Right to object. Where we process your data based on our legitimate interest (Art. 6(1)(f) — see the table above), you may object at any time on grounds relating to your particular situation (Art. 21 GDPR). We will then stop that processing unless we demonstrate compelling legitimate grounds that override your interests, rights and freedoms.
12. Complaints
You have the right to lodge a complaint with a supervisory authority. Our lead authority is the President of the Polish Personal Data Protection Office (Prezes Urzędu Ochrony Danych Osobowych), ul. Stawki 2, 00-193 Warszawa, Poland, uodo.gov.pl. If you live in another EU country, you may also complain to your local data protection authority.
13. Cookies
We use only cookies that are strictly necessary to operate the service — the category exempt from consent under EU ePrivacy rules and the Polish Electronic Communications Law — which is why you see no cookie consent banner. We use no analytics, advertising, or tracking cookies of any kind. Our web analytics (see section 3) is deliberately cookie-less: the self-hosted tracker stores nothing on your device, which is why it does not appear in the table below and requires no consent. Separately from cookies, the app keeps two small preferences in your browser's local storage — your light/dark theme choice and which dashboard notices you have dismissed; they never leave your device and are not used for tracking.
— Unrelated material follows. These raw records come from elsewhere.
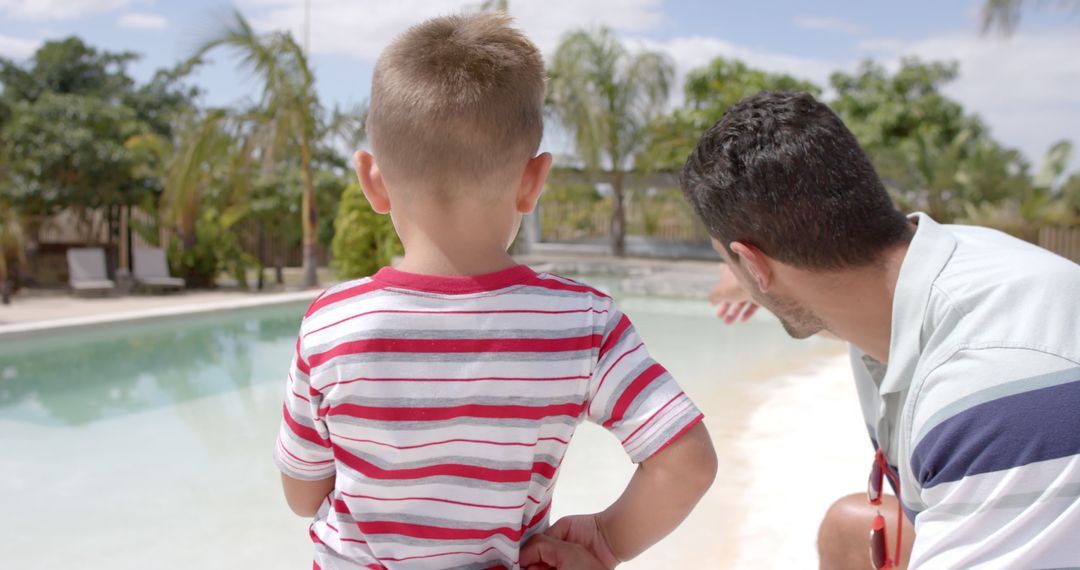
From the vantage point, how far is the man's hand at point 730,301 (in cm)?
204

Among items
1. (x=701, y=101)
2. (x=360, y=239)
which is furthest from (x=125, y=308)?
(x=701, y=101)

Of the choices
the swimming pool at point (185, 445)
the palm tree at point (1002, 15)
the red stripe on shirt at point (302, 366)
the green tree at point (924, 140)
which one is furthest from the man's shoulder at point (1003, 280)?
the green tree at point (924, 140)

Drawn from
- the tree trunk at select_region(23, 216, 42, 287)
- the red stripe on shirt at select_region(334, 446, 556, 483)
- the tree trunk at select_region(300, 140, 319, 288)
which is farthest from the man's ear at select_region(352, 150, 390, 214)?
the tree trunk at select_region(23, 216, 42, 287)

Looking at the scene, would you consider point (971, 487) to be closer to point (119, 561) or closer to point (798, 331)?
point (798, 331)

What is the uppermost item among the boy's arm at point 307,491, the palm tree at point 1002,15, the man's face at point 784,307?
the palm tree at point 1002,15

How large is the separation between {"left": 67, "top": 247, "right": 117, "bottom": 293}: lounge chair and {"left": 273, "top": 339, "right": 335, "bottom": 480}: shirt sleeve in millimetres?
12598

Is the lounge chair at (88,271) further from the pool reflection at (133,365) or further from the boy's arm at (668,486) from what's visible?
the boy's arm at (668,486)

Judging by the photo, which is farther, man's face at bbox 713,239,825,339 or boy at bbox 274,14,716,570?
man's face at bbox 713,239,825,339

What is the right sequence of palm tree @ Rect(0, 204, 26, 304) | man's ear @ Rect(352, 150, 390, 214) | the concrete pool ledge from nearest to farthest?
man's ear @ Rect(352, 150, 390, 214)
the concrete pool ledge
palm tree @ Rect(0, 204, 26, 304)

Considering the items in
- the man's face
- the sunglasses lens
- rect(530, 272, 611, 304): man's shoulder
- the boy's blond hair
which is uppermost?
the boy's blond hair

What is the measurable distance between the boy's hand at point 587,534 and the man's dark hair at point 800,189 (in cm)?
50

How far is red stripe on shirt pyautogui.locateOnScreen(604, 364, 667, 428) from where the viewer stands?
1.05 meters

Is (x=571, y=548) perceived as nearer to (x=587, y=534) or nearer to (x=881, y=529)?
(x=587, y=534)

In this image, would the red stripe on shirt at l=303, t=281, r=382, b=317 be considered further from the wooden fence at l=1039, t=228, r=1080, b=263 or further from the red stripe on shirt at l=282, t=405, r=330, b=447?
the wooden fence at l=1039, t=228, r=1080, b=263
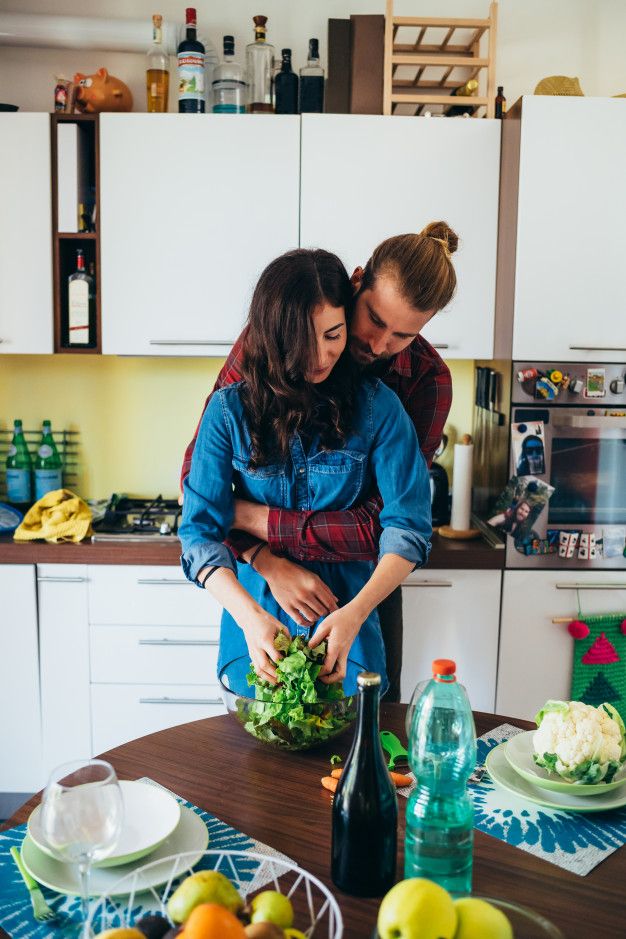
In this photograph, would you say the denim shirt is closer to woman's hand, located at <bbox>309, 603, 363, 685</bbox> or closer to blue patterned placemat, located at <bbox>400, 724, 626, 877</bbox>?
woman's hand, located at <bbox>309, 603, 363, 685</bbox>

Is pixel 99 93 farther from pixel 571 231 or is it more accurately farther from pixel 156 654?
pixel 156 654

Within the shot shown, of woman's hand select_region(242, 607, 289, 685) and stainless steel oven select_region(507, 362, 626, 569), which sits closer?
woman's hand select_region(242, 607, 289, 685)

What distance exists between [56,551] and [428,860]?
1.89m

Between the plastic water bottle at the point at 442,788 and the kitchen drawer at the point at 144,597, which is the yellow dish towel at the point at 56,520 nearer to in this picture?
the kitchen drawer at the point at 144,597

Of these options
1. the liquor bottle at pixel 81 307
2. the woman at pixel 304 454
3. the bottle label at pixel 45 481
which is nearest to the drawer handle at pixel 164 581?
the bottle label at pixel 45 481

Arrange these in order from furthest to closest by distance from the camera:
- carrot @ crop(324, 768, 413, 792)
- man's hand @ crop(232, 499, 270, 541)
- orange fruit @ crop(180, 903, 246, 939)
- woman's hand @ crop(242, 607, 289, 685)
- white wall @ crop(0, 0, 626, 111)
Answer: white wall @ crop(0, 0, 626, 111) → man's hand @ crop(232, 499, 270, 541) → woman's hand @ crop(242, 607, 289, 685) → carrot @ crop(324, 768, 413, 792) → orange fruit @ crop(180, 903, 246, 939)

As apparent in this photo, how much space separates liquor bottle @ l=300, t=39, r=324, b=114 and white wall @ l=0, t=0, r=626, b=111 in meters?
0.28

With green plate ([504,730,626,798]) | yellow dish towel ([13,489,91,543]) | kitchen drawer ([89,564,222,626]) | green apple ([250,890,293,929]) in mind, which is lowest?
kitchen drawer ([89,564,222,626])

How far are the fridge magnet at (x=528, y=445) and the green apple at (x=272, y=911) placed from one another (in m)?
1.99

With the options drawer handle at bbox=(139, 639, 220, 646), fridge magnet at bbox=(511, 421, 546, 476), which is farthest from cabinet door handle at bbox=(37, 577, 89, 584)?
fridge magnet at bbox=(511, 421, 546, 476)

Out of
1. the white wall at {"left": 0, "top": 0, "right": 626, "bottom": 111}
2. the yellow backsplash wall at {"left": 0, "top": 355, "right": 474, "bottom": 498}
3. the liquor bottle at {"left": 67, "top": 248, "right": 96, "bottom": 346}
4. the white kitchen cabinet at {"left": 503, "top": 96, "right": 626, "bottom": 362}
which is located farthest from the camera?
the yellow backsplash wall at {"left": 0, "top": 355, "right": 474, "bottom": 498}

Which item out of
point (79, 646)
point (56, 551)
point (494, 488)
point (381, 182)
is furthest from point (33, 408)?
point (494, 488)

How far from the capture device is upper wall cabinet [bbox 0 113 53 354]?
2.72 m

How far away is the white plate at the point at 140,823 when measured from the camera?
104 centimetres
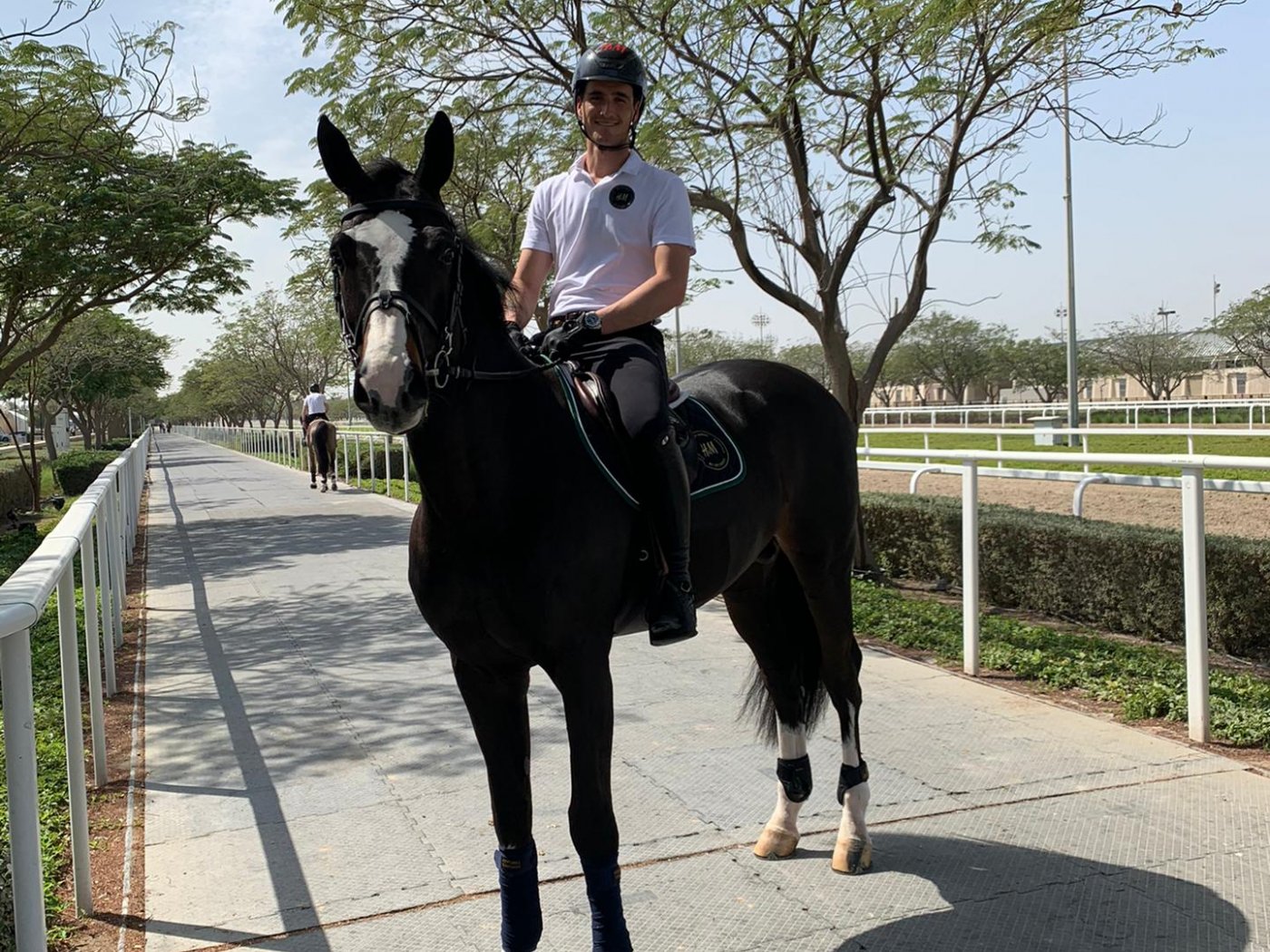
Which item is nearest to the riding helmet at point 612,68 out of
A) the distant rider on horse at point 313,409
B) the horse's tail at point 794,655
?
the horse's tail at point 794,655

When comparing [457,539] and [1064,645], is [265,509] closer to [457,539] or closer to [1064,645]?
[1064,645]

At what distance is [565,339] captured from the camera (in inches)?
108

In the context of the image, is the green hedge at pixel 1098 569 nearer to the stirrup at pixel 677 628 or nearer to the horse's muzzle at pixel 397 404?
the stirrup at pixel 677 628

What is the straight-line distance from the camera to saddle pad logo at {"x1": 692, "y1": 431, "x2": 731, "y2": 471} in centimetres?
308

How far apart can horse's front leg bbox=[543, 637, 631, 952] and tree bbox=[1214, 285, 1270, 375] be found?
57968 mm

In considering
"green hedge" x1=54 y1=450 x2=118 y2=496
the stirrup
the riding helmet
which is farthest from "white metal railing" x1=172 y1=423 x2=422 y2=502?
"green hedge" x1=54 y1=450 x2=118 y2=496

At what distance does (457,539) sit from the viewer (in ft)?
7.97

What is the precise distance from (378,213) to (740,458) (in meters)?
1.50

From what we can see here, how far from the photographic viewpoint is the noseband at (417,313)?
6.56 feet

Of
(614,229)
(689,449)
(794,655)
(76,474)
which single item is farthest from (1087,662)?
(76,474)

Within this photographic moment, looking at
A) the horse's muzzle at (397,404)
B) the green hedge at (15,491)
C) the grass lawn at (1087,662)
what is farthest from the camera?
the green hedge at (15,491)

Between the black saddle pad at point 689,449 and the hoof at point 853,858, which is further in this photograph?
the hoof at point 853,858

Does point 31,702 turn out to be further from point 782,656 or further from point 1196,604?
point 1196,604

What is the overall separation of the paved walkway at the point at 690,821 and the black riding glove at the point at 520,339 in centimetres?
176
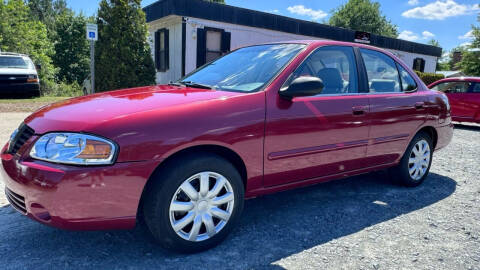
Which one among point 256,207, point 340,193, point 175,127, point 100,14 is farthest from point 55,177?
point 100,14

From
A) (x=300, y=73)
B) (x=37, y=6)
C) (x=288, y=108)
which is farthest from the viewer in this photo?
(x=37, y=6)

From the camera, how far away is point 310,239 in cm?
288

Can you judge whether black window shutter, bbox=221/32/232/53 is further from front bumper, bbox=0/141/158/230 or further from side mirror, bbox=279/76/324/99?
front bumper, bbox=0/141/158/230

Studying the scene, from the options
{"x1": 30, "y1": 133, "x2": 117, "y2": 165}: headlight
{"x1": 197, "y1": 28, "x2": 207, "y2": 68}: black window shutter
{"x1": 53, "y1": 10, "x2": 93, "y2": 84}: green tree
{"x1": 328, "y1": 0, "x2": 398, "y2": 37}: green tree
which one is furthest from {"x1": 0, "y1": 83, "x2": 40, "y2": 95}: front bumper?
{"x1": 328, "y1": 0, "x2": 398, "y2": 37}: green tree

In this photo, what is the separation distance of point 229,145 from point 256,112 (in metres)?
0.35

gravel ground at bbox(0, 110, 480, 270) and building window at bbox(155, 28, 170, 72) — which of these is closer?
gravel ground at bbox(0, 110, 480, 270)

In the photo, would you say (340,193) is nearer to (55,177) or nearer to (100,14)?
(55,177)

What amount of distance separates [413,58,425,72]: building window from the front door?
21.0 m

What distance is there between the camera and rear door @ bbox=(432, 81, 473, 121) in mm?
10273

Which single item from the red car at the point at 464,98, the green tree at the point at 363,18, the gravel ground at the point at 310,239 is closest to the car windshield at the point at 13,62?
the gravel ground at the point at 310,239

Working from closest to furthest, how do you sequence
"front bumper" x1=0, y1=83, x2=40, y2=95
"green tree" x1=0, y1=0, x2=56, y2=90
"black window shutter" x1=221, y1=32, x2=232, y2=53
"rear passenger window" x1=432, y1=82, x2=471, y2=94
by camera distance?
"rear passenger window" x1=432, y1=82, x2=471, y2=94, "front bumper" x1=0, y1=83, x2=40, y2=95, "black window shutter" x1=221, y1=32, x2=232, y2=53, "green tree" x1=0, y1=0, x2=56, y2=90

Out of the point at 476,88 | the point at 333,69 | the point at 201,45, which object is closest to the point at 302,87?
the point at 333,69

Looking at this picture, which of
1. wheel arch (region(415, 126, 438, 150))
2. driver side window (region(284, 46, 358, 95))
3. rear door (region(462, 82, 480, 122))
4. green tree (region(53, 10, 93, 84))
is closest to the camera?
driver side window (region(284, 46, 358, 95))

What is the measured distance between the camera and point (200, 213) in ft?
8.38
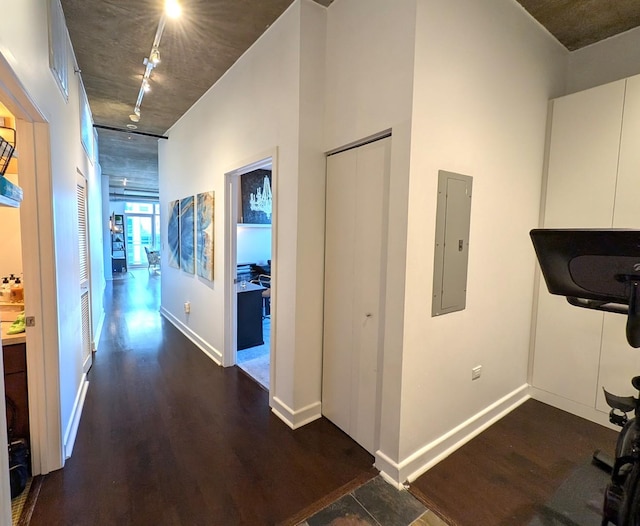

| Cookie | Purpose | Lifetime |
|---|---|---|
| sessionid | Keeps you signed in | Up to 2 weeks |
| csrftoken | Protects forms against cross-site request forgery | Up to 12 months |
| trimci_gate | Remembers that you unlocked the private beta | 7 days |
| messages | Carries a one-time status notification to the next page (e.g. 'Invitation sent') | Deleted right after the message is shown |
14. How we protect data
Data is encrypted in transit (TLS); CI provider credentials are additionally encrypted at rest; passwords are stored only as salted hashes; access is scoped per organization and role. A full description of our technical and organisational measures is on the security page and in the annex to the Data Processing Agreement.
15. Do you have to provide data?
Providing an email address and password is a contractual requirement — without them we cannot create or operate your account. All other data is provided as part of using the service (e.g. connecting a CI provider is always your organization's choice).
16. Changes to this policy
We will announce material changes to this policy by email and in the app before they take effect — never by silent re-publication. The version number and effective date at the top of this page always identify the current text; previous versions are available on request.